A long pause hung on the line.
Ryan waited, his thumb tracing the edge of his spacebar. He knew she was testing the boundary, feeling out the structural integrity of his answer.
"Mmm," Zara finally said, the tension bleeding out of her voice, replaced by a softer, more intimate tone. "Your PR strategy is terrible."
"I’m firing my publicist tomorrow," Ryan deadpanned.
He didn’t have a publicist.
Zara laughed. It was a genuine, melodic sound that briefly cut through the cold, dark reality of the terminal window glowing on his screen.
"Are we still on for Friday?" Ryan asked. The browser finally locked in, confirming a secure, untraceable connection.
"We are," Zara said. "Wouldn’t miss it. I’m already mentally prepared to get beer spilled on my shoes in thos damn nosebleed seats."
"You won’t have to worry about the shoes," Ryan said, navigating away from the standard search engines. He typed in a complex, multi-layered Onion routing address he had memorized years ago. "I secured a private suite."
"A private suite," Zara murmured, clearly impressed. "You really are pulling out all the stops, Mr. Russo."
"I told you I was prepared to do most things to close the gap."
"I’ll hold you to that. Pick me up at six."
"Count on it. Goodnight, Zara."
"Goodnight, Ryan."
The call clicked off. The apartment plunged back into absolute silence.
Ryan picked up the phone, turned it completely off, and shoved it away from the laptop.
He leaned closer to the screen.
The regular internet dropped away. The sterile, polished graphics of social media and banking portals vanished, replaced by the stark, brutalist architecture of the dark web.
The text was jagged, the interfaces archaic, built purely for function over form.
He bypassed the narcotic markets. He ignored the stolen credential dumps.
He navigated toward the encrypted forums dealing in private military contracting, corporate espionage, and unregulated physical retrieval.
The screen illuminated his face, casting deep, harsh shadows under his eyes.
He needed specialists. Men who didn’t exist on paper. Professionals who could breach a reinforced steel door, wouldn’t flinch at guns, crack a biometric safe, and extract a physical flash drive without leaving a digital footprint.
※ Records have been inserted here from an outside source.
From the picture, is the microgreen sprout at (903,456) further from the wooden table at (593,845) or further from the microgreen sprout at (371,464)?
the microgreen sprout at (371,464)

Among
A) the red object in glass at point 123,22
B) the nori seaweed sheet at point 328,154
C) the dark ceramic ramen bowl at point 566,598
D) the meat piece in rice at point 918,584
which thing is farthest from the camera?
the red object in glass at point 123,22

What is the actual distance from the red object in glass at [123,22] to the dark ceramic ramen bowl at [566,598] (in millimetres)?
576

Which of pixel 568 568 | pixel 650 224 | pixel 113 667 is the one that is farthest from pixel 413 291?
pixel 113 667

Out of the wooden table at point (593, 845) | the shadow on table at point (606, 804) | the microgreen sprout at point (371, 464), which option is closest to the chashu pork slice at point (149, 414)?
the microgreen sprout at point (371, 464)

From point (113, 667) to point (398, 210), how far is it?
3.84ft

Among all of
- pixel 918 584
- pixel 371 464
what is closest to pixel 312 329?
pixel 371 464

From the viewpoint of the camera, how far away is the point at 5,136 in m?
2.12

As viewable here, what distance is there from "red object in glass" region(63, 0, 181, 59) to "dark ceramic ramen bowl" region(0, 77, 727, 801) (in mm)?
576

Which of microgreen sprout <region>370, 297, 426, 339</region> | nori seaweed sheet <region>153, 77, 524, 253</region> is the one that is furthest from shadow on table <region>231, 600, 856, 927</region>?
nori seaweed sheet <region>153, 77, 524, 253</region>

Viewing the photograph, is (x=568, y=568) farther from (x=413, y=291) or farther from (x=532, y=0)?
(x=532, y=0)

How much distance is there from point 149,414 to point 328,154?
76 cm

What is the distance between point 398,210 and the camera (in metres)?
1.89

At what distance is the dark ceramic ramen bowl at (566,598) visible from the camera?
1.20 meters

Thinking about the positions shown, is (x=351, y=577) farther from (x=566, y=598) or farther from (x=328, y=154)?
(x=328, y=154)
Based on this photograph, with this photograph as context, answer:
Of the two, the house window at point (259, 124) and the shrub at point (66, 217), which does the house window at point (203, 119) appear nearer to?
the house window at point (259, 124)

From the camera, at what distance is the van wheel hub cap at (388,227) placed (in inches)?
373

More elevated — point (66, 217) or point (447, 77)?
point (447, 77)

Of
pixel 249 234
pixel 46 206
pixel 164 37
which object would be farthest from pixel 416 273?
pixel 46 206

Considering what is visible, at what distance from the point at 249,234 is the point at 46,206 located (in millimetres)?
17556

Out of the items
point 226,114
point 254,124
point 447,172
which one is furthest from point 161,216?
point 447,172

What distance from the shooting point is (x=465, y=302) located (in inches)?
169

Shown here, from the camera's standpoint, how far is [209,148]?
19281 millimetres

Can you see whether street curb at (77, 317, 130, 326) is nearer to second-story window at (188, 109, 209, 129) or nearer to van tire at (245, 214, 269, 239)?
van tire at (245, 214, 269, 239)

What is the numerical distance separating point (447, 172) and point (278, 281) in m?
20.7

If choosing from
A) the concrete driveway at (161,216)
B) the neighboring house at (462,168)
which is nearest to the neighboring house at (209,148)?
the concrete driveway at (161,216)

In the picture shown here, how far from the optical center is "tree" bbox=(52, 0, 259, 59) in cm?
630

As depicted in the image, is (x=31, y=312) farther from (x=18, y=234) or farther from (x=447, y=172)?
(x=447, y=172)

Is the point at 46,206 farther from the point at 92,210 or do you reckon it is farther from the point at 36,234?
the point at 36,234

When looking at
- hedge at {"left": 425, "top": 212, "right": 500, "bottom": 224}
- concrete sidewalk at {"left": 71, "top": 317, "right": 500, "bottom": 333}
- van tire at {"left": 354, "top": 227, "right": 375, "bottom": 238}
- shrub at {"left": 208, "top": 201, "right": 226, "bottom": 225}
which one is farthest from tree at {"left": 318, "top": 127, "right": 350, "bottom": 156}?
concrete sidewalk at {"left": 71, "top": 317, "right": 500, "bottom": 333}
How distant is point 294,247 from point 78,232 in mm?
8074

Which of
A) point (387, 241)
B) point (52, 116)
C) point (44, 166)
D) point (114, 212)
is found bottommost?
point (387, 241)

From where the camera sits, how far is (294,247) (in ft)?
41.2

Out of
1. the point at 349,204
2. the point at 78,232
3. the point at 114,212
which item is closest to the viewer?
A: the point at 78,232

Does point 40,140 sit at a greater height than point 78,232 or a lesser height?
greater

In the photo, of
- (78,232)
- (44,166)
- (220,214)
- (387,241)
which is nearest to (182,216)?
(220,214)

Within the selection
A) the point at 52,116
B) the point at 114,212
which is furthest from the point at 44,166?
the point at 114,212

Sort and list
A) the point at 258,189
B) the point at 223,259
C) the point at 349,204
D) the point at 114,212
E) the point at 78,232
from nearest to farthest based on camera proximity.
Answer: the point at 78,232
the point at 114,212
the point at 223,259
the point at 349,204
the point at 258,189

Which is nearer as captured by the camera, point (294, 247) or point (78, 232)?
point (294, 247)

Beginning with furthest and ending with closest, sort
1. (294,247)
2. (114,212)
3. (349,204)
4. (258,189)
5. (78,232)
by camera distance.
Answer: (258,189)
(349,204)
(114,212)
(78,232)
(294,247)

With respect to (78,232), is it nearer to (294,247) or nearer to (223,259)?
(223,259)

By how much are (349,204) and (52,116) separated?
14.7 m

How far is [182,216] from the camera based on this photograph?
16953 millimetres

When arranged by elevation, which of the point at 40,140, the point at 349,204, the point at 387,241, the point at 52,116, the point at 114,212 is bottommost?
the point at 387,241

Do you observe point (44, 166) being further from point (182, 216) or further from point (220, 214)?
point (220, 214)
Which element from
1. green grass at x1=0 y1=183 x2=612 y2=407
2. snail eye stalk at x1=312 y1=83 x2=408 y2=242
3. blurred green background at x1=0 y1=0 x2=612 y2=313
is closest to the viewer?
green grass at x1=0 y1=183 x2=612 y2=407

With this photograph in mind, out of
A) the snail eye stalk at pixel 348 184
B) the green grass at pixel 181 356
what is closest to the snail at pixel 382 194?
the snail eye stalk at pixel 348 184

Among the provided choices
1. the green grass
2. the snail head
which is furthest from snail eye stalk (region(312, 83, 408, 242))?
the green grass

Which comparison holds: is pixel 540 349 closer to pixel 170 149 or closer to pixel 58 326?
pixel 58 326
He opened a secure, anonymous messaging board.
He created a burner alias.
Target: Heavily armed likely Mafia outpost, NYC local.
Objective: Physical retrieval of a locked steel briefcase. No digital copies exist. Destruction of all onsite resistance authorized.
Budget: Unlimited.
Ryan stared at the glowing white text against the black screen.
He was crossing a threshold. Paying a designer a hundred grand was business. Fucking a venture capitalist in her office was leverage.
Buying a hit squad to battle a mafia crew was a point of no return.
His jaw tightened. He thought of the heavy, Italian accent and the video file holding Diana’s career, Zara’s reputation, and his own life hostage.
Ryan’s finger dropped onto the enter key.
The request vanished into the dark, swallowed by the criminal underground.
He sat back in his chair, staring at the empty terminal window, waiting for the monsters to answer his call.